» Extracted data:
══════

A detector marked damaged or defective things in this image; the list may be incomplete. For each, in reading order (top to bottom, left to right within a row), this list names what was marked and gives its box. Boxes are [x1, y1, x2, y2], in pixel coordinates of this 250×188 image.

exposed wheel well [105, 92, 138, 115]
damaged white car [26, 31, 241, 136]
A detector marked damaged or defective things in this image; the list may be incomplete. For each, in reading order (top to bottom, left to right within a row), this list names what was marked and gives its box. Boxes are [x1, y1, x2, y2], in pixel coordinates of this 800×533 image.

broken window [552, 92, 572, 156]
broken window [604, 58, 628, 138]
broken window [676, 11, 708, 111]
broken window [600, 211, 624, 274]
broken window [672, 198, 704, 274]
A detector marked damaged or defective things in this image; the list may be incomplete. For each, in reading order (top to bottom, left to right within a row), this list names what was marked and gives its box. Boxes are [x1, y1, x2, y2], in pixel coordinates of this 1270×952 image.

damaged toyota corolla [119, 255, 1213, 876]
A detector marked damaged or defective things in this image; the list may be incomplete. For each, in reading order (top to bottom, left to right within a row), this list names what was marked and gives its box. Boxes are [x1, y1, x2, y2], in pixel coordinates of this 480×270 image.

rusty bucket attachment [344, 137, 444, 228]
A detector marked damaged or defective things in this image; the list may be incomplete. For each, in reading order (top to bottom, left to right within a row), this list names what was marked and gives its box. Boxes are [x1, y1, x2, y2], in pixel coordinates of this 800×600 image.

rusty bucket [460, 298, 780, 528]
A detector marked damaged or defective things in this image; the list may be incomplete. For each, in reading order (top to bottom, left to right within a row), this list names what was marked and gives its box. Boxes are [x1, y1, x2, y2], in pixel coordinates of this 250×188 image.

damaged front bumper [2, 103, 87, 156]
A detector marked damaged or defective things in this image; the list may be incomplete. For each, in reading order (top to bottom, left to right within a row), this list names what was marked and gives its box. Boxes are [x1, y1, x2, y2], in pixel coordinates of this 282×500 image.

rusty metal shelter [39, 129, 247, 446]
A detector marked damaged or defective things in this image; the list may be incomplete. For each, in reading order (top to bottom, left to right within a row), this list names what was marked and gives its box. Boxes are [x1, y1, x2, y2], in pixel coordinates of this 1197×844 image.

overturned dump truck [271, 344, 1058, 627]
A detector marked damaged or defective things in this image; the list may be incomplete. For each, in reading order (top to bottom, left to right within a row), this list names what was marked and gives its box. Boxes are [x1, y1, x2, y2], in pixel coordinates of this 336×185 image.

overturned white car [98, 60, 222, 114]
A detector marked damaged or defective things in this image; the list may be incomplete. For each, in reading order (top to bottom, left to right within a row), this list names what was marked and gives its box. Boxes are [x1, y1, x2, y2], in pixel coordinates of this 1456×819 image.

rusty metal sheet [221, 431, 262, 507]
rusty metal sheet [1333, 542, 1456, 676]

══════

Rewrite all the records above, substituting "flagged" for "marked" wherever it appears and leaving everything else unchanged.

A detector flagged damaged or defective things in this image; the list may be incomplete. For each, in reading order (top to bottom, left to right within a row), this list names what was flagged and gives its box. Boxes are [x1, y1, x2, y2], in pixel coordinates of this 250×188 image.

exposed wheel well [105, 92, 138, 115]
damaged white car [26, 31, 241, 136]
A detector flagged damaged or defective things in this image; the list may be incomplete. For each, in reading order (top to bottom, left to right within a row), this list names what was flagged and gives its box. Boxes are [x1, y1, x2, y2], in pixel coordinates of this 800×533 image.

broken window [552, 92, 572, 156]
broken window [604, 58, 628, 138]
broken window [676, 11, 708, 111]
broken window [600, 211, 624, 274]
broken window [672, 198, 704, 274]
A detector flagged damaged or defective things in this image; the list may be incomplete. For each, in reading order (top to bottom, left to right within a row), this list names what was flagged and gives its box. Boxes are [x1, y1, x2, y2], in pixel coordinates of this 1270×952 image.

damaged toyota corolla [119, 255, 1213, 876]
A detector flagged damaged or defective things in this image; the list may be incomplete. For each, in reading order (top to bottom, left to right within a row), this list names what was flagged and gives its box. Boxes are [x1, y1, x2, y2], in pixel coordinates of this 480×270 image.

rusty bucket attachment [344, 137, 444, 228]
A detector flagged damaged or defective things in this image; the list may be incomplete. For each, in reading order (top to bottom, left to right within a row), this list names what was flagged and gives its box. Boxes are [x1, y1, x2, y2], in pixel coordinates of this 800×600 image.

rusty bucket [460, 298, 780, 528]
A detector flagged damaged or defective things in this image; the list may be incomplete. For each, in reading order (top to bottom, left to right within a row), this list names what was flagged and gives its box. Boxes are [x1, y1, x2, y2], in pixel coordinates of this 250×188 image.

damaged front bumper [2, 103, 87, 156]
A detector flagged damaged or defective things in this image; the list may be incomplete. For each, in reading order (top to bottom, left to right within a row), this list names what was flagged and gives its box. Boxes are [x1, y1, x2, y2], in pixel coordinates of this 282×500 image.

rusty metal shelter [39, 129, 247, 446]
A detector flagged damaged or defective things in this image; the list may be incomplete. For each, in reading order (top to bottom, left to right within a row), this list names what was flagged and gives its box. Boxes are [x1, y1, x2, y2], in pixel coordinates of this 1197×844 image.

overturned dump truck [271, 344, 1058, 627]
A detector flagged damaged or defective things in this image; the list may be incomplete. For each, in reading order (top to bottom, left to right within a row), this list names what was flagged and gives its box. Boxes are [x1, y1, x2, y2], in pixel coordinates of this 336×185 image.

overturned white car [98, 60, 222, 114]
A detector flagged damaged or defective things in this image; the list may be incomplete. For each, in reading order (top to bottom, left to right within a row), this list names what was flagged and gives its box. Boxes are [x1, y1, x2, y2], in pixel coordinates of this 1456×819 image.

rusty metal sheet [221, 431, 262, 507]
rusty metal sheet [1333, 542, 1456, 676]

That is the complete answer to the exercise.